Een verhaal van drie keer niks. Robbe en Kwabbernoot gaan kamperen in Rommelgem waar allerlei onnatuurlijke verschijnselen zich voordoen. Een schuldige wordt vlug gevonden, maar is hij daadwerkelijk de dader? Eens ontmaskerd volgt er nog een aanhangsel waarin de oorzaak extra 'rampen' (of deugden) doet veroorzaken. Alles is zo simplistisch en heeft weinig inhoud. De vanzelfsprekendheid moet je voor waar aannemen, de mislukkingen evenzeer. Of de professor nu een wondermiddel ontdekt, hij zou op zijn minst eerst de gevolgen van de experimenten mogen teniet doen. Het meest te hekelen valt de weerslag op de prestaties. Uiteindelijk mag je duidelijk spreken over verboden prestatieverbeterende middelen. In de huidige sport, dewelke ook, loopt de Graaf vrij snel tegen de lamp. Hoe ontgoochelend de inhoudelijke leegte ook, grafisch heeft Franquin enorm veel te bieden. Ondanks die strakke vertelling in de mooi gekalibreerde kaders zet hij een beweeglijke dynamiek op papier.

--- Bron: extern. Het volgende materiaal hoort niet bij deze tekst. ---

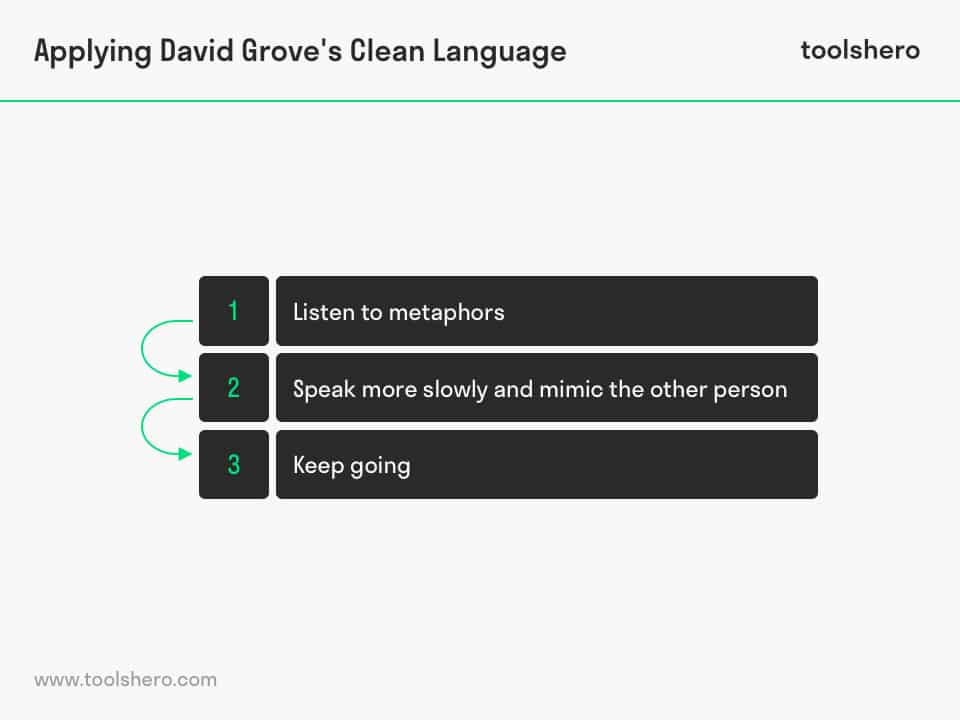 David Grove's Clean Language applying steps - toolshero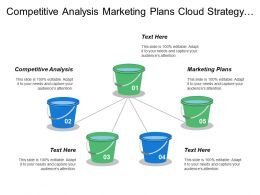 Competitive Analysis Marketing Plans Cloud Strategy Customized Evaluation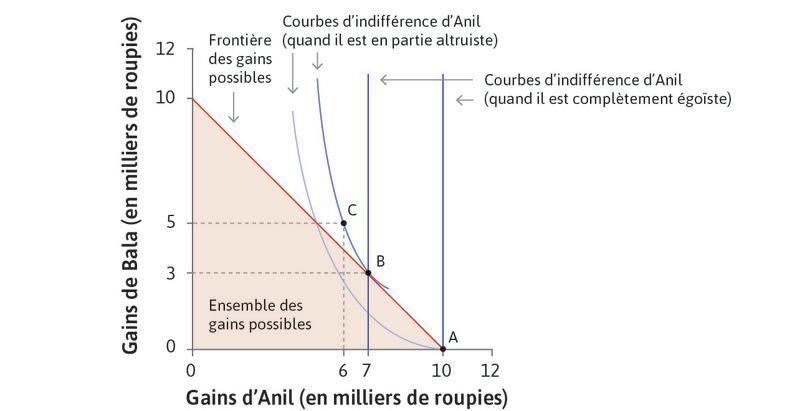 L'allocation optimale d'Anil quand il est altruiste.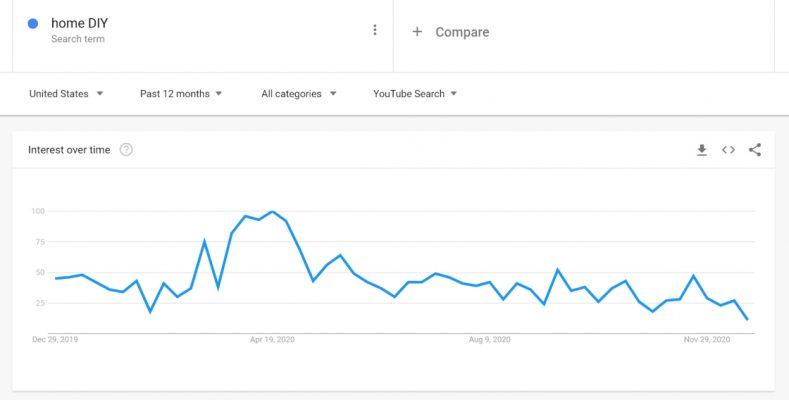 youtube keyword research,  youtube views,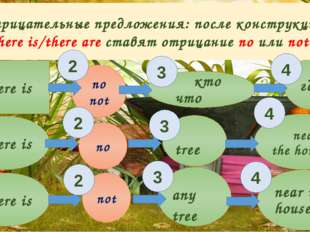 no not There is кто что где. There is There is no not tree any tree near the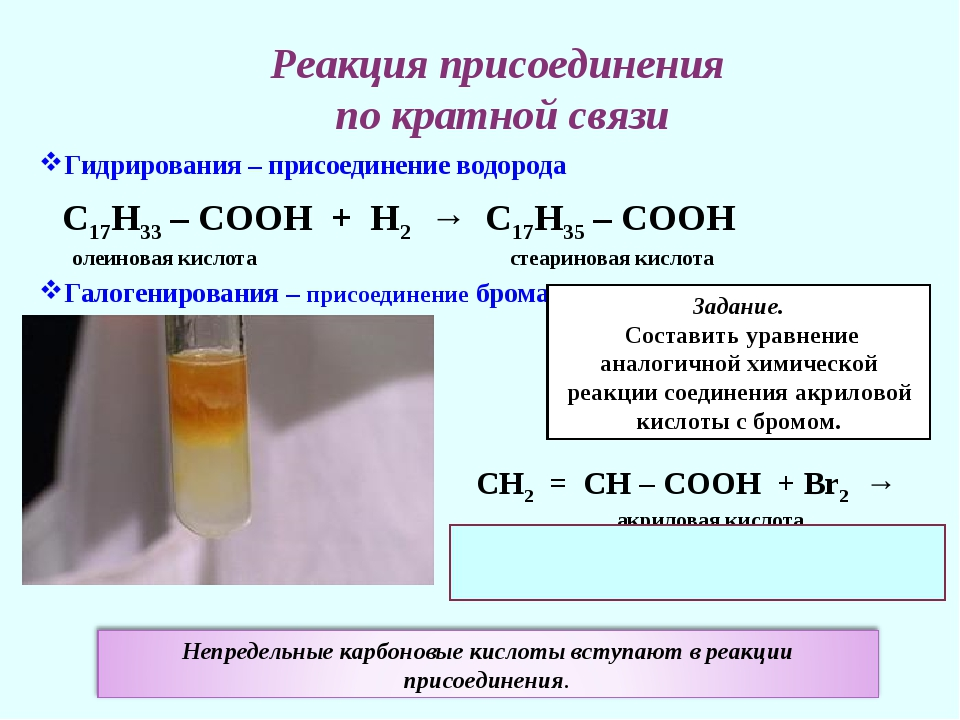 Реакция присоединения по кратной связи Гидрирования – присоединение водорода...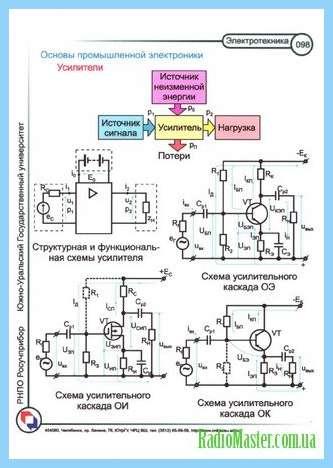 КУ208Г Наглядное Схема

Deze is weliswaar even simplistisch als het verhaal, de kraakheldere lijn laat de flexibele figuurtjes dansen op het papier. Alsof je de Keystone Cops in pure slapstick door de boef ziet afgeranseld worden. Alsof de Comedy Capers hun weg naar de strip hebben gevonden. Kan je bovendien een iets oudere druk van de strip op de kop tikken, laat hem niet liggen. Het iet of wat glanzende (en licht vergeelde) papier bezorgt de strip een glashelderheid, iets dat met het matte papier in de latere herdrukken niet voorkomt. Er is een tovenaar in Rommelgem had Franquin gerust in 30 pagina's kunnen vertellen. De verlending wordt goedgemaakt door het plastische papier. Mooi.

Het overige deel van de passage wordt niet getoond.